REQUEST: Copy the lines that follow, keeping every character the same.

[Spatial relationship records]
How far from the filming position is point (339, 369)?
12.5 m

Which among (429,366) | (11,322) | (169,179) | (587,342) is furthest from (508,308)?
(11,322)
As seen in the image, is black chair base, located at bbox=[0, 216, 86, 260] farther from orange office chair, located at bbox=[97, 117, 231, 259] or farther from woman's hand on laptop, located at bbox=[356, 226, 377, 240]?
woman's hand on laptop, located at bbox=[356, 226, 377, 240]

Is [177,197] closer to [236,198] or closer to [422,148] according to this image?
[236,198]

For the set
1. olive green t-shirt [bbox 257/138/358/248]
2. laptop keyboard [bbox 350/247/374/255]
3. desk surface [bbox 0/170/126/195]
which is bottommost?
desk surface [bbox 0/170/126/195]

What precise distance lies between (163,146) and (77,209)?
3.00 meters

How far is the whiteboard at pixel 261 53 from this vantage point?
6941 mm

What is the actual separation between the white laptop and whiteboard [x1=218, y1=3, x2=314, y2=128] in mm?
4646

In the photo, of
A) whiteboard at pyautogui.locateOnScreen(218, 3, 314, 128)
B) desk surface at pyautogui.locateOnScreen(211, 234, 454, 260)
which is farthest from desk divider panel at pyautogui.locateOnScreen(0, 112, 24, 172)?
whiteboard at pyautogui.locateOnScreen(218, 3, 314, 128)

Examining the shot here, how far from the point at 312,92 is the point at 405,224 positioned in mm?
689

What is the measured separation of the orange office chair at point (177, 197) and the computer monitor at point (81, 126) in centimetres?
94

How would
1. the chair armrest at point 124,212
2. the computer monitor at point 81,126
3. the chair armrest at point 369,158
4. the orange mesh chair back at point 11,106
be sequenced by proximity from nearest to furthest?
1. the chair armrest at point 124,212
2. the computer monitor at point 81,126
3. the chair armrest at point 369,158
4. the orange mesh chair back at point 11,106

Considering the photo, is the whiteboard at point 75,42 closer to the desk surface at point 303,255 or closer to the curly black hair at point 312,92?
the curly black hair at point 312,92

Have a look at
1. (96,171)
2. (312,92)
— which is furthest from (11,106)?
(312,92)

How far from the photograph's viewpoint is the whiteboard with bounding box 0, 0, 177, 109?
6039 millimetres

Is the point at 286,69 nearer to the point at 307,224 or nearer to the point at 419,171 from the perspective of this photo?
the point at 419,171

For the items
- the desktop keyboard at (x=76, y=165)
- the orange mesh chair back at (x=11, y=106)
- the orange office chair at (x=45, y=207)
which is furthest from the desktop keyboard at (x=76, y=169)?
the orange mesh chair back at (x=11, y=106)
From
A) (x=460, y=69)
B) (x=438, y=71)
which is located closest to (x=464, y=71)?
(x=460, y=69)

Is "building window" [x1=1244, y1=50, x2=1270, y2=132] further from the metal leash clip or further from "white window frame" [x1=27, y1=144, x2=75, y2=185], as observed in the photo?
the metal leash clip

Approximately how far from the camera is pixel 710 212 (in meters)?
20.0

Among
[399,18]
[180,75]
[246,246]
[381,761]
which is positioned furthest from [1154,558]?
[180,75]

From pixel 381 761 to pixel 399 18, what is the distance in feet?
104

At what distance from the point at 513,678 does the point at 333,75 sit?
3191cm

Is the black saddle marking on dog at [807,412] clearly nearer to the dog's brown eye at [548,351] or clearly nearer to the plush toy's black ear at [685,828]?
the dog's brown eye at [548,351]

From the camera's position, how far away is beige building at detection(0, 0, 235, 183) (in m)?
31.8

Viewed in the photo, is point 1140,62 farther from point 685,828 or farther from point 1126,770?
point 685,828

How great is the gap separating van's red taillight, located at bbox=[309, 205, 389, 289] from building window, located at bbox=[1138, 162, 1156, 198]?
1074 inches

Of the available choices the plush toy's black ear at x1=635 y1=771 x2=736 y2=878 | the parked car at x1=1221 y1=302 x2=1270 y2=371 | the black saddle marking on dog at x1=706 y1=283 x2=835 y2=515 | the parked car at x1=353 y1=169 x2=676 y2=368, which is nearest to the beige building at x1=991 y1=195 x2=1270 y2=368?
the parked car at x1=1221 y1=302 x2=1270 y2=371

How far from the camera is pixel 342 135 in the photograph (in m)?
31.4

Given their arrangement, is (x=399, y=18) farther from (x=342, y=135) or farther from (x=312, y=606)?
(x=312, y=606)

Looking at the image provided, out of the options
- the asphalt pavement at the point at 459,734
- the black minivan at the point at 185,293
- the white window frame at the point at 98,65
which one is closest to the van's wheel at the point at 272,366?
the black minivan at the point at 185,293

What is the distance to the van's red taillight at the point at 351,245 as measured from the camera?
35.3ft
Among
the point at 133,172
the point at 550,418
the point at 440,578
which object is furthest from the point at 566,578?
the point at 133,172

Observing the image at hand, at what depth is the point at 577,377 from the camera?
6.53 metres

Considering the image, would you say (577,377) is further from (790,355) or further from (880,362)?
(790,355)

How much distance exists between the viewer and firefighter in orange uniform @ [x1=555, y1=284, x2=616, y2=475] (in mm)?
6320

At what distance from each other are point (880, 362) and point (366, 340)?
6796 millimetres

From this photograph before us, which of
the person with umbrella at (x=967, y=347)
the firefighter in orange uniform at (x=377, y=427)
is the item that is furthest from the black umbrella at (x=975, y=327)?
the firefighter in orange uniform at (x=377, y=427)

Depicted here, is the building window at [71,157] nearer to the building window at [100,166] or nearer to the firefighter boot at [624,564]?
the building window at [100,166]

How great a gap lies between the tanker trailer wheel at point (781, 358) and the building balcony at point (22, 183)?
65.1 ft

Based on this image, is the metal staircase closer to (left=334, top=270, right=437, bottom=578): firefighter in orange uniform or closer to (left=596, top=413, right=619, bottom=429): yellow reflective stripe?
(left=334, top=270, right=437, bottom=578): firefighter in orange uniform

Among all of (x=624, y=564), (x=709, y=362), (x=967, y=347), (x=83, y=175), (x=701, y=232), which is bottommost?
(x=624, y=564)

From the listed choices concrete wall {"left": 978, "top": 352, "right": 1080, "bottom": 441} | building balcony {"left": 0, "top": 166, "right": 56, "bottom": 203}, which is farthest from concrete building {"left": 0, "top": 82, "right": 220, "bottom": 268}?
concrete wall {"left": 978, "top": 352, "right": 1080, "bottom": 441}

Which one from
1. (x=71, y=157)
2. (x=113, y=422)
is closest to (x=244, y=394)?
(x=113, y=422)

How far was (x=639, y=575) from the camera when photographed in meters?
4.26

RESPONSE TO THE EXERCISE:
How far from the filming position is point (339, 369)?
12.5 m

Which among (429,366) | (11,322) | (169,179) | (587,342) is furthest from (508,308)?
(11,322)
As seen in the image, is black chair base, located at bbox=[0, 216, 86, 260] farther from orange office chair, located at bbox=[97, 117, 231, 259] or farther from woman's hand on laptop, located at bbox=[356, 226, 377, 240]?
woman's hand on laptop, located at bbox=[356, 226, 377, 240]

Is [177,197] closer to [236,198] or closer to [422,148] according to this image?
[236,198]

For the set
1. olive green t-shirt [bbox 257/138/358/248]
2. laptop keyboard [bbox 350/247/374/255]
3. desk surface [bbox 0/170/126/195]
which is bottommost?
desk surface [bbox 0/170/126/195]

What precise distance lies between (163,146) and (77,209)?
3.00 meters

How far is the whiteboard at pixel 261 53 from this vantage point?
6941 mm

What is the actual separation between the white laptop and whiteboard [x1=218, y1=3, x2=314, y2=128] in mm?
4646

In the photo, of
A) whiteboard at pyautogui.locateOnScreen(218, 3, 314, 128)
B) desk surface at pyautogui.locateOnScreen(211, 234, 454, 260)
which is farthest from desk divider panel at pyautogui.locateOnScreen(0, 112, 24, 172)?
whiteboard at pyautogui.locateOnScreen(218, 3, 314, 128)

Examining the shot here, how far from the point at 312,92 is the point at 405,224 positioned in mm?
689

What is the measured separation of the orange office chair at point (177, 197) and the computer monitor at point (81, 126) in centimetres?
94

How would
1. the chair armrest at point 124,212
2. the computer monitor at point 81,126
3. the chair armrest at point 369,158
4. the orange mesh chair back at point 11,106
be sequenced by proximity from nearest to furthest?
1. the chair armrest at point 124,212
2. the computer monitor at point 81,126
3. the chair armrest at point 369,158
4. the orange mesh chair back at point 11,106

Considering the photo, is the whiteboard at point 75,42 closer to the desk surface at point 303,255 or closer to the curly black hair at point 312,92?
the curly black hair at point 312,92

Have a look at
1. (96,171)
2. (312,92)
— which is furthest from (11,106)?
(312,92)

How far from the photograph's viewpoint is the whiteboard with bounding box 0, 0, 177, 109?
6039 millimetres

Is the point at 286,69 nearer to the point at 307,224 or nearer to the point at 419,171 from the perspective of this photo?
the point at 419,171

For the items
- the desktop keyboard at (x=76, y=165)
- the orange mesh chair back at (x=11, y=106)
- the orange office chair at (x=45, y=207)
which is furthest from the desktop keyboard at (x=76, y=169)?
the orange mesh chair back at (x=11, y=106)
From
A) (x=460, y=69)
B) (x=438, y=71)
which is located closest to (x=464, y=71)?
(x=460, y=69)

Is "building window" [x1=1244, y1=50, x2=1270, y2=132] further from the metal leash clip or further from "white window frame" [x1=27, y1=144, x2=75, y2=185], as observed in the photo?
the metal leash clip

Approximately how far from the camera is pixel 710 212 (in meters)?
20.0

Among
[399,18]
[180,75]
[246,246]
[381,761]
which is positioned furthest from [1154,558]?
[180,75]

From pixel 381 761 to pixel 399 18, what is the distance in feet?
104

At what distance from the point at 513,678 does the point at 333,75 sit?
3191cm

Is the black saddle marking on dog at [807,412] clearly nearer to the dog's brown eye at [548,351] or clearly nearer to the plush toy's black ear at [685,828]?
the dog's brown eye at [548,351]

From the camera's position, how far away is beige building at detection(0, 0, 235, 183) (in m)?
31.8

Viewed in the photo, is point 1140,62 farther from point 685,828 or farther from point 1126,770?
point 685,828

How great is the gap separating van's red taillight, located at bbox=[309, 205, 389, 289] from building window, located at bbox=[1138, 162, 1156, 198]?
1074 inches

Of the available choices the plush toy's black ear at x1=635 y1=771 x2=736 y2=878 | the parked car at x1=1221 y1=302 x2=1270 y2=371 | the black saddle marking on dog at x1=706 y1=283 x2=835 y2=515 | the parked car at x1=353 y1=169 x2=676 y2=368, which is nearest to the beige building at x1=991 y1=195 x2=1270 y2=368?
the parked car at x1=1221 y1=302 x2=1270 y2=371

How far from the camera is pixel 342 135 in the photograph (in m)?
31.4

Given their arrangement, is (x=399, y=18) farther from (x=342, y=135) or farther from (x=312, y=606)?
(x=312, y=606)

Looking at the image provided, out of the options
- the asphalt pavement at the point at 459,734
- the black minivan at the point at 185,293
- the white window frame at the point at 98,65
which one is closest to the van's wheel at the point at 272,366?
the black minivan at the point at 185,293

What is the distance to the van's red taillight at the point at 351,245 as measured from the camera?
35.3ft
Among
the point at 133,172
the point at 550,418
the point at 440,578
which object is furthest from the point at 566,578?
the point at 133,172

Observing the image at hand, at what depth is the point at 577,377 from the camera?
6.53 metres

Considering the image, would you say (577,377) is further from (790,355) or further from (880,362)?
(790,355)

How much distance exists between the viewer and firefighter in orange uniform @ [x1=555, y1=284, x2=616, y2=475] (in mm)?
6320

At what distance from each other are point (880, 362) and point (366, 340)?
6796 millimetres

From this photograph before us, which of
the person with umbrella at (x=967, y=347)
the firefighter in orange uniform at (x=377, y=427)
is the item that is furthest from the black umbrella at (x=975, y=327)?
the firefighter in orange uniform at (x=377, y=427)

Depicted here, is the building window at [71,157] nearer to the building window at [100,166] or nearer to the firefighter boot at [624,564]?
the building window at [100,166]

How great a gap lies between the tanker trailer wheel at point (781, 358) and the building balcony at point (22, 183)?
65.1 ft

Based on this image, is the metal staircase closer to (left=334, top=270, right=437, bottom=578): firefighter in orange uniform or closer to (left=596, top=413, right=619, bottom=429): yellow reflective stripe?
(left=334, top=270, right=437, bottom=578): firefighter in orange uniform

Among all of (x=624, y=564), (x=709, y=362), (x=967, y=347), (x=83, y=175), (x=701, y=232), which is bottommost?
(x=624, y=564)

From the listed choices concrete wall {"left": 978, "top": 352, "right": 1080, "bottom": 441} | building balcony {"left": 0, "top": 166, "right": 56, "bottom": 203}, which is farthest from concrete building {"left": 0, "top": 82, "right": 220, "bottom": 268}?
concrete wall {"left": 978, "top": 352, "right": 1080, "bottom": 441}

Which one from
1. (x=71, y=157)
2. (x=113, y=422)
is closest to (x=244, y=394)?
(x=113, y=422)

How far was (x=639, y=575) from the camera when photographed in meters?
4.26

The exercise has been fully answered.